Q: I'm fortunate that my husband is a stay-at-home dad. I can't even begin to contemplate how single parents or families where both parents work are coping in this coronavirus situation. He's doing his best, but he is getting so angry at our three kids — which I completely get — but it isn't helping the situation. In a perfect world, the boys would be calm and focus on their schoolwork, but they're getting cabin fever, and they have a lot of energy they need to let out. They miss their friends and teachers, and although they get it on some level, I know they don't completely understand why this is happening. Any suggestions for how I can support my husband and keep him from losing his mind?

A: Thank you for writing in; there are many people who are in the same boat as you are. Three busy children and a spouse who is at the end of their rope with the new routine sounds like my house. I don’t know how old your children are, which is an important data point, and I don’t know your work hours, but let’s zoom out to find some solutions for this problem.

Let’s review a couple of things you are never going to control. First, you will not control the coronavirus. The only thing you can do is what you are doing: Stay home and away from others. Second, you will not control your children’s cabin fever or how they miss their friends and teachers, and you won’t get them to “be calm and focus on their schoolwork.” Even without this pandemic, this is a tall order for most children, and given that you and your spouse aren’t teachers, this is an even taller order. Lastly, you are not going to control your husband’s reaction and anger to this rapid and unwelcome change to his schedule. Clearly identifying what you cannot control as a parent and a spouse can bring into focus who you are in charge of here: yourself. That’s it. Although it’s panic-inducing for some, I find great relief in knowing that I cannot control others, especially my children. I can instead use my time, energy and resources to find what else may work.

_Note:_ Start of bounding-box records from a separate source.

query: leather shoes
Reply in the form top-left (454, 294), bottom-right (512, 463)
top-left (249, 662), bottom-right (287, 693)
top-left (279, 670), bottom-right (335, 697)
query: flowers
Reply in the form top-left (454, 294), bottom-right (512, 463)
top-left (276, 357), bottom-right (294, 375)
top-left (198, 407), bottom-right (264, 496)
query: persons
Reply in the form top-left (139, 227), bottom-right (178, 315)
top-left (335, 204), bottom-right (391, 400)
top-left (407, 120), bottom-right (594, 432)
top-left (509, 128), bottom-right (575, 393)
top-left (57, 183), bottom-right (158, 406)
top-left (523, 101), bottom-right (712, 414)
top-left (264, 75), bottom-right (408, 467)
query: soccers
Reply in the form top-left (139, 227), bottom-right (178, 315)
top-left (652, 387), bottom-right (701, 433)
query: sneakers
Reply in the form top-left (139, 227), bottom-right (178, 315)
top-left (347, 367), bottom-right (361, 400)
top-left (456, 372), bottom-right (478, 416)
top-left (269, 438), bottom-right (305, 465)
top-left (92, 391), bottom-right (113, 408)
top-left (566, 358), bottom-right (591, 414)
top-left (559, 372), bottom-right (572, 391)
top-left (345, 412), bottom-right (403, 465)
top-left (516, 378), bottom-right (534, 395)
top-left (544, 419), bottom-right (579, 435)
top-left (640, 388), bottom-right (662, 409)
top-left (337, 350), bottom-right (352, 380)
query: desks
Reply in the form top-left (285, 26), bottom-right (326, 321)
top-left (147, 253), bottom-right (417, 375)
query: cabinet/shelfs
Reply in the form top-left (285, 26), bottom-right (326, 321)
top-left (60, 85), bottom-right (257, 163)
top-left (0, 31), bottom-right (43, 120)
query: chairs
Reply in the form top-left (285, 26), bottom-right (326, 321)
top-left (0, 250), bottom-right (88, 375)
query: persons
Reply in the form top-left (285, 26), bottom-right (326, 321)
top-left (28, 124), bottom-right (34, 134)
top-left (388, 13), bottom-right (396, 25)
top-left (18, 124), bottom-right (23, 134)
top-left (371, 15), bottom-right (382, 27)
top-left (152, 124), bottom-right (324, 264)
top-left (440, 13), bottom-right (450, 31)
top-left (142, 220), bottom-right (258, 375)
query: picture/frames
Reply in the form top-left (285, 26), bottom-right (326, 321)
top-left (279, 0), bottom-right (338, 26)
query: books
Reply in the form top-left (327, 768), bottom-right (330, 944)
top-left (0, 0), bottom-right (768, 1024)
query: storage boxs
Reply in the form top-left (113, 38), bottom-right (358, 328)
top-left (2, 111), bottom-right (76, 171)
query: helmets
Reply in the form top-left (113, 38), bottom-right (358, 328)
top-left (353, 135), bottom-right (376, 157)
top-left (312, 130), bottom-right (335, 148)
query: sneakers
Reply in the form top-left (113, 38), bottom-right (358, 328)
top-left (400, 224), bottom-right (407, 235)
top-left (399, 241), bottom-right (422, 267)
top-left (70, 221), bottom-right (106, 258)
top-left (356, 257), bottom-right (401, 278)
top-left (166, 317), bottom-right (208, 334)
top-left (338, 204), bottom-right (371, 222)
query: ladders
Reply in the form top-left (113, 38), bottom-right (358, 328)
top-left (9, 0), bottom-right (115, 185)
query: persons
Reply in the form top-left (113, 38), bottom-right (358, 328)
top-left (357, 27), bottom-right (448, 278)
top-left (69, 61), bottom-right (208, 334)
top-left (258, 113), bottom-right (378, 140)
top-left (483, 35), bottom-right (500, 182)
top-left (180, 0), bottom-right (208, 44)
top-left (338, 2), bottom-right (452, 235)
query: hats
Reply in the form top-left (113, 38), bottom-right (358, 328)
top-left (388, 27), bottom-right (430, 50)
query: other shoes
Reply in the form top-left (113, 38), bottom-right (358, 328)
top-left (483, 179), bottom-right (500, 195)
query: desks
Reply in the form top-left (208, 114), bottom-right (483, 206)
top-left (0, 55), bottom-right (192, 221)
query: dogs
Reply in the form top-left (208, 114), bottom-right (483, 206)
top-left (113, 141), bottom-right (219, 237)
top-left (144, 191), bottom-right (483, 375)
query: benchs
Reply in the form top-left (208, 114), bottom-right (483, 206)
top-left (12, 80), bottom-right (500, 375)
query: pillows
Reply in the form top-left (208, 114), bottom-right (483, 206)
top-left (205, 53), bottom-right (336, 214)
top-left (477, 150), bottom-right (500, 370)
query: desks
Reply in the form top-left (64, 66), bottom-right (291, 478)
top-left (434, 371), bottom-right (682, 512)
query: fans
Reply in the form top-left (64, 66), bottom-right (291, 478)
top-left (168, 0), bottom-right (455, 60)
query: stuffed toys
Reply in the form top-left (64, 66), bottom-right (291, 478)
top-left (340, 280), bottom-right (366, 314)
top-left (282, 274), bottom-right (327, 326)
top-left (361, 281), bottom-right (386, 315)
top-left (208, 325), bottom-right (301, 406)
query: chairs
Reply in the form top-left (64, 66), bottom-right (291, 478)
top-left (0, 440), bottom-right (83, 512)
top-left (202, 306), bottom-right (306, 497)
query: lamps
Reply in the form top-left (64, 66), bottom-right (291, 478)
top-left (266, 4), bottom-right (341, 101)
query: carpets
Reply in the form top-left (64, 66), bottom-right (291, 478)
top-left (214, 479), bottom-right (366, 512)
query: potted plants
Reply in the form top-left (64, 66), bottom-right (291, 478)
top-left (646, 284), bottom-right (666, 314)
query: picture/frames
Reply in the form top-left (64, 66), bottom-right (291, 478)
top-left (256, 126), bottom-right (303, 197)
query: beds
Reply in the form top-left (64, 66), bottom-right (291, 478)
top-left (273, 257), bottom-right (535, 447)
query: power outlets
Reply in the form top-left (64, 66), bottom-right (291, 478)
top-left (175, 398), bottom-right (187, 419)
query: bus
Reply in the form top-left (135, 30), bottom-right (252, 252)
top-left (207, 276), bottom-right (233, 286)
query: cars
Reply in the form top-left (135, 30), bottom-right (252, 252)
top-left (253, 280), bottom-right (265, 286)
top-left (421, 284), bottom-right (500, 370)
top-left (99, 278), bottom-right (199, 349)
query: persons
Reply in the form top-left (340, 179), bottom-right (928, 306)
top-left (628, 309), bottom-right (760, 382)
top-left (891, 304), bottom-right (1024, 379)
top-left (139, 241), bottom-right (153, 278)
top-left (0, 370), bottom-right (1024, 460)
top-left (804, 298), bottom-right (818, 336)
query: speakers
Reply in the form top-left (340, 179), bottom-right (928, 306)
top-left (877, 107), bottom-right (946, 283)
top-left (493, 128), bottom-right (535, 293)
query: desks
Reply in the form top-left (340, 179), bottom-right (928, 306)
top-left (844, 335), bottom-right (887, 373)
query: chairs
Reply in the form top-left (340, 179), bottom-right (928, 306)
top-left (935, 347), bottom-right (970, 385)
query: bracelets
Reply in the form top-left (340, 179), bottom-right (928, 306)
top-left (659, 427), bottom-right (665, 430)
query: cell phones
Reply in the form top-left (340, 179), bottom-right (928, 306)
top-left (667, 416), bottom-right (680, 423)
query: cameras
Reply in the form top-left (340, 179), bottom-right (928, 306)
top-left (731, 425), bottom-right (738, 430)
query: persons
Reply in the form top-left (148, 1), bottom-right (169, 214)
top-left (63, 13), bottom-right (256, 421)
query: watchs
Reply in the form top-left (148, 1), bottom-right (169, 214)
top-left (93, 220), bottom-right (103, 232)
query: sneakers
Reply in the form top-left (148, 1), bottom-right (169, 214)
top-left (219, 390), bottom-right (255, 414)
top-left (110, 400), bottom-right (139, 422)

To begin, your husband’s anger is actually, right below the surface, frustration. Frustration is the emotion humans have when we cannot change what isn’t working for us, and boy, we are all frustrated right now. Although humans are endlessly adaptable, this comes with a good deal of friction. The noise, busyness and lack of cooperation from three boys, as well as the disruption of a routine, is a huge change for your spouse, and he needs support.

The simplest and hardest way to support a frustrated human is to listen. Don’t ask him how he is so that you can offer advice, don’t point out what he is doing wrong, and don’t lecture him on how everyone is in the same boat (and how others’ boats are far worse). Just compassionately listen to how frustrating parenting is right now. My hope is, after some time, your spouse will just feel sad. Plain old sad, because that is how most of us feel right now. Sad to be distanced from people we like and love, and sad to lose the way of life we thought we had.

After some listening, you can ask your spouse if he would like some support. You can offer having a family meeting and setting up a different routine, you can offer doing the bedtime or taking the boys outside during lunch so he can have a break to exercise or watch a show, or you can offer some different forms of play with the boys. (I really like what Tinkergarten is doing — tinkergarten.com.) You can offer working with the boys on some academic things. (Common Sense Media released a free site called Wide Open School, wideopenschool.org, full of games, apps and lessons.) Only make offers of help that feel doable and authentic for you, otherwise you will resent your children and your spouse.

If your spouse is too overwhelmed or exhausted to work with you, decide what you can do on your own. In a perfect world, every adult would take full responsibility for their frustrations and how they react to them, but that is not the world we live in. So, find your husband’s pain points and step in when you can. Maybe he isn’t handling the evening well, so you decide to do it. Maybe he is frustrated by distance learning, so you offer to sit with the kids a couple of days a week. Whatever it is, just decide and try it.

Finally, make a practice of finding what works within the family. At any shared meal, notice when the boys are kind to each other, notice when your husband’s tone is even and patient, and notice when the dog sits when he is told. Really, notice any good thing in a quiet and easy way. With three rowdy boys and a frustrated husband, any good vibes are needed, and my hope is that your equanimity will bring some relaxation to the family. And when your frustrations reach a boiling point and you yell or blame or explode, say you’re sorry and move on. It is good to show that getting through this is not about perfection or constant positivity; it is about rupture and repair, rupture and repair. Good luck.